Avis de Adam Craponne : "Un prix Nobel de la paix pour un chef d’un état l’URSS que la Guerre d’Afghanistan a achevé"
Bernard Lecomte a été envoyé spécial permanent à l’époque où l’URSS ne savait pas qu’elle vivait ses dernières années. En effet son acte de décès date du 26 décembre 1991, elle a raté de peu son soixante-dixième anniversaire car le terme d’URSS n’apparaît que fin décembre 1922. Une chose est sure c’est que, contrairement à ce qu’ont pu avancer les historiens marxistes orthodoxes, les individus pèsent d’un poids certain sur le devenir des sociétés. N’exagérons pas tout de même car Staline stabilise dans une réaction thermidorienne souhaitée par nombre de bureaucrates mais toutefois il lui donne une tonalité sanglante qui se retournera contre nombre de ces mêmes bureaucrates. Par ailleurs si Gorbatchev évite que le système soviétique prenne fin dans une douleur excessive (on pense évidemment à celle qui aurait pu frapper en particulier les Allemands de l’est et les Baltes), il arrive à un moment où l’URSS, sauf à continuer à perdre de sa vitalité et de son prestige, ne peut que se réformer.
Comme beaucoup de personnages historiques, il y a pour Gorbatchev une pensée et des actions, toutefois les conséquences de la perestroïka sont d’un tout ordre que ce qu’il attendait. Lui souhaitait réformer la société communiste dans l’aspect qu’elle avait prise en URSS et maintenir a minima ce pays dans les régions qu’ils dominaient depuis 1945 (et si possible une zone d’influence sur les anciens pays de l’est). On sait qu’aujourd’hui les Pays baltes sont partis voler vers d’autres cieux et que la reconquête par Poutine de certains espaces se fait dans la violence (en particulier en Ukraine et Crimée). De plus l’éclatement de l’URSS a créé des conflits qui s’éternisent en Moldavie et dans le Caucase.

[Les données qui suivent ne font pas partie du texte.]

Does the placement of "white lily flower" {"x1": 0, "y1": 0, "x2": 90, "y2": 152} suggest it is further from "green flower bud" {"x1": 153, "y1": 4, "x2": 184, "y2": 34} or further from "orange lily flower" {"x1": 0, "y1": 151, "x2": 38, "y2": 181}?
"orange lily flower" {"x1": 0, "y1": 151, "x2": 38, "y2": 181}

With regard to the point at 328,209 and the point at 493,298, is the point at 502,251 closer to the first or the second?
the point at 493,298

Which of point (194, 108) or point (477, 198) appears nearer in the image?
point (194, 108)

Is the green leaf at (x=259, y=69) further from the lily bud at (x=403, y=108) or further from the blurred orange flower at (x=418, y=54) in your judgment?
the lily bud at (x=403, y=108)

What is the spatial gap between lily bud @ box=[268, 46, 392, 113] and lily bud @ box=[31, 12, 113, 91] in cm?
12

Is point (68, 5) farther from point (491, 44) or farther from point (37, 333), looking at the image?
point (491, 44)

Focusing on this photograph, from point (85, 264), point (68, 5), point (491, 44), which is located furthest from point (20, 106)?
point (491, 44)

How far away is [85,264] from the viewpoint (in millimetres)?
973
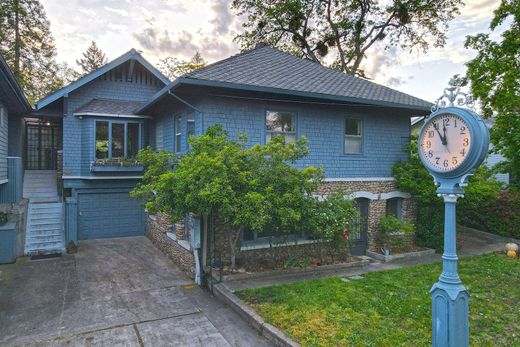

On apprend que Gorbatchev aurait succédé à Andropov en 1984 si les volontés de ce dernier avaient été respectées mais en Russie soviétique la falsification des testaments politiques remonte à Lénine… Seulement le camarade Konstantin Tchernenko meurt un an après son accès à ses nouvelles fonctions. On suit, avec intérêt, les tentatives de réformes de Gorbatchev et dans le détail le coup d’état de 1989 dont paradoxalement ne sortent ni vainqueur ses instigateurs ni celui qu’ils voulaient démettre puisque c’est Elstine qui rire son épingle du jeu. Et peu de temps après Elstine suspend le Parti communiste dont Gorbatchev est toujours secrétaire général. À partir de cette date, ce dernier « à l’évidence, a cessé de faire l’histoire – il la subit » (page 480). Sur ces vieux jours, il compare le parti présidentiel Russie unie au PCUS et prédit que Potine finira comme Brejnev (page 507).
Notons pour la petite histoire que Gorbatchev a été le seul homme d’état russe à ne pas supporter de boire de l’alcool (page 220). Dans l’année où on célèbre le centenaire des deux révolutions russes de 1917, il est particulièrement intéressant de lire cet ouvrage dense mais très clair dans sa rédaction. Si tous les journalistes qui écrivent des livres d’histoire pouvaient prendre en modèle ses méthodes, on aurait un très sensible rehaussement du niveau de ce qui paraît dans ce domaine.